━━━━━ Fragmento de texto

Santos señaló que el caso del ganadero es distinto a otros de los actores que intervienen en el proceso ya que no tiene capacidad de trasladar la suba de costos ante la escasa o nula incidencia en el precio de venta, como sí puede darse con carnicerías o frigoríficos.

FEEDLOT

De un tiempo a esta parte las carnes que se comercializan en el Gran Resistencia son productos de animales alimentados con lo que se conoce como feedlot, distinto de lo que se predominaba antaño con el engorde tradicional del vacuno en el campo.

Son precios y costos diferentes, un ternero alimentado con feedlot tenés que tenerlo encerrado entre 60 y 70 días distinto de lo que ocurre con los novillos, y el alimento en octubre y noviembre pasó de 5000 a 10.000 pesos la tonelada‘, detalló Fernando Abelenda, propietario de dos carnicerías céntricas.

El pequeño empresario señaló que la suba de estos costos más la de las tarifas y el aumento general de precios llevó a muchos establecimientos dedicados al engorde a corral a cerrar sus puertas, lo que en el inicio de 2019 se tradujo en una escasez de oferta que empujó el precio final.

A sabiendas de la crisis que existe por pérdida de poder adquisitivo, Abelenda indicó que era imposible para el carnicero continuar absorbiendo los aumentos, lo que llevó a trasladarlos al precio final.

‘Desde el 27 de diciembre que empezó a subir la carne, por regla, generalmente aumenta en las Fiestas y esta vez se dio en la última semana del año y hubo períodos en los que el incremento era hasta dos veces por semana‘, comentó.

━━━━━━━━━━
━━━━━ Datos registrados

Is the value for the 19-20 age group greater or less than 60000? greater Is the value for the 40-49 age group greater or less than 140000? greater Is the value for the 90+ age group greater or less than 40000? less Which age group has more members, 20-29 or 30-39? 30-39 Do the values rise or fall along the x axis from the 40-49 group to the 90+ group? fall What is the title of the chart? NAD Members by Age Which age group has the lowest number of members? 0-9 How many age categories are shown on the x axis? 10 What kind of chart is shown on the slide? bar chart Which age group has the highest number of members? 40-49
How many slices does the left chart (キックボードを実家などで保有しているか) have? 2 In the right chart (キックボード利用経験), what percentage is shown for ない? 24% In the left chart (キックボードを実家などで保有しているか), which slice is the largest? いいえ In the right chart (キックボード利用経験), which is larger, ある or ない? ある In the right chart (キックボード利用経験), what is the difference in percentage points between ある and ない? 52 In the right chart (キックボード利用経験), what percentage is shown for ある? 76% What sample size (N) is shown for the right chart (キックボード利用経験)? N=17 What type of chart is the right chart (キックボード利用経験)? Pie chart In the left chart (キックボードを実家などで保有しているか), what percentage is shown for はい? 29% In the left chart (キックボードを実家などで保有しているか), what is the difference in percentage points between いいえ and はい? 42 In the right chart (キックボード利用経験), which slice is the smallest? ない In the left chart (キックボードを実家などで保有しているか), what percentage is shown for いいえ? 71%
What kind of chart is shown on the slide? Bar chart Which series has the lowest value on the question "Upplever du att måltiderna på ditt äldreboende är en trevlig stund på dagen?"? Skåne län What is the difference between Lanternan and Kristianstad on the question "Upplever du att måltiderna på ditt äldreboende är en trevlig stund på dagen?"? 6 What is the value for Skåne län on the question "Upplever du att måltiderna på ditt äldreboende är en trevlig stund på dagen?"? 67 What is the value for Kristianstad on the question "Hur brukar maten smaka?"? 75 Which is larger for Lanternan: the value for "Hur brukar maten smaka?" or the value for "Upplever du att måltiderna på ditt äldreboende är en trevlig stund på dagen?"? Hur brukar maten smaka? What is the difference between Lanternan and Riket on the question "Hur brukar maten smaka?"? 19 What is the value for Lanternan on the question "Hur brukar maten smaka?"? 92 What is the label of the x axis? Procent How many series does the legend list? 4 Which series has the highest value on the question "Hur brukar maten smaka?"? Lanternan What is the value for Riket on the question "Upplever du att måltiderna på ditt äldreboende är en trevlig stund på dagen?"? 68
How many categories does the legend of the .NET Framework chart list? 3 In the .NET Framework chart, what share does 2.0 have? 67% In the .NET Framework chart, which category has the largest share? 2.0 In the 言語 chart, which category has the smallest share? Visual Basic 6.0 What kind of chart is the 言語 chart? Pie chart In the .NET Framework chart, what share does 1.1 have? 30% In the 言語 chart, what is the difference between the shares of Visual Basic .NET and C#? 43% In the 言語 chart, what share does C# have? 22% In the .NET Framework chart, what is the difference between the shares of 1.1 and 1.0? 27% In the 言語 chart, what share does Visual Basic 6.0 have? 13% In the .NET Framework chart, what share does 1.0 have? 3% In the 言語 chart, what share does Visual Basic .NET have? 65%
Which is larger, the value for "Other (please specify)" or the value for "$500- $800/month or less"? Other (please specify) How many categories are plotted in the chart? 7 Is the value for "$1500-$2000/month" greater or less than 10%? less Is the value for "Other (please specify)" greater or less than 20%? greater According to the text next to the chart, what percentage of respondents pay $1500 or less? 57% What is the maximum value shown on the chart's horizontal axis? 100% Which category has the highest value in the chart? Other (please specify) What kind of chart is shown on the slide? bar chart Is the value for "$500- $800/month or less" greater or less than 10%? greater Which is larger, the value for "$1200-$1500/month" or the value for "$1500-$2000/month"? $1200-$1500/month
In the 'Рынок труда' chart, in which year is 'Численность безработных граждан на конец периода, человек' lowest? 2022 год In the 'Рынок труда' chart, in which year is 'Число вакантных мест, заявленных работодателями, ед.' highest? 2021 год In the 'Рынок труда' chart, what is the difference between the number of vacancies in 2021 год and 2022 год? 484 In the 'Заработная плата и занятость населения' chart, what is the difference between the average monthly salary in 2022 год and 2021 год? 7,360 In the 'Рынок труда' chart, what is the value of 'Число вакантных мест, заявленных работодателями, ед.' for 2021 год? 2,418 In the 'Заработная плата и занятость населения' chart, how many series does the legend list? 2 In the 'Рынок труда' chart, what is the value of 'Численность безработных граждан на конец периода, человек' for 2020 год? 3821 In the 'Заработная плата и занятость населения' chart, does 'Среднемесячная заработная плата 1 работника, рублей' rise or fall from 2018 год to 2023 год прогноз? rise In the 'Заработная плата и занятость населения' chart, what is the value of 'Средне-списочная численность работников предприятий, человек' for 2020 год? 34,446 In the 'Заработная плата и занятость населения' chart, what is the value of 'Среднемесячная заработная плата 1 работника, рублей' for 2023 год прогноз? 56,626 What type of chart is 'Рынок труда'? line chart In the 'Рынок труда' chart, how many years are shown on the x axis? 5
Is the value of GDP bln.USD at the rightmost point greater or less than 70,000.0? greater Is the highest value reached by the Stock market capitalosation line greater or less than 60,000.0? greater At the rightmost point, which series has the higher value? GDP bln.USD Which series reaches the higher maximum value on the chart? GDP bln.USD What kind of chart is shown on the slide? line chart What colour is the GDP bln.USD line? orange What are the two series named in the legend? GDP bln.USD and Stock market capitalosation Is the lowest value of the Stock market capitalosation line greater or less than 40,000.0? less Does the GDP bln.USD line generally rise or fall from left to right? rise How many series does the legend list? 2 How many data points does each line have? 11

━━━━━━━━━━

— Consigna 1 —
Según el fragmento sobre el precio de la carne en el Gran Resistencia, ¿cuánto pasó a costar la tonelada de alimento para feedlot en octubre y noviembre?
— Consigna 2 —
Retome el fragmento sobre el precio de la carne en el Gran Resistencia y continúelo a partir de su última oración.
Los registros constituyen un material independiente del fragmento de texto.

— Respuesta esperada 1 —
Pasó de 5000 a 10.000 pesos la tonelada.

— Respuesta esperada 2 —
Para lo que se viene, aventuró que podría darse un descenso de entre el 5 y el 10 por ciento en el precio final atento a que se nivelaron la oferta y la demanda y la innegable baja en el consumo. Según el último informe del Instituto de Promoción de la Carne Vacuna Argentina (Ipcva) recopila datos de febrero de este año que indican que la suba interanual fue del 68 por ciento, y en el desagregado los cortes que más se incrementaron respecto de febrero de 2018 son el lomo, la molida en su versión ‘especial‘, la nalga y el cuadril.

MENUDENCIAS

A su turno, Luis Sotelo de la cooperativa Unidos coincidió en el análisis de que como cada fin e inicio de año, el precio de la carne aumenta aunque sostuvo que los porcentajes sorprendieron a propios y extraños. ‘La gente lleva menudencias, el dinero no les rinde, nosotros antes vendíamos el hígado a un precio simbólico para no tirarlo y hoy tiene una salida importante‘, reconoció.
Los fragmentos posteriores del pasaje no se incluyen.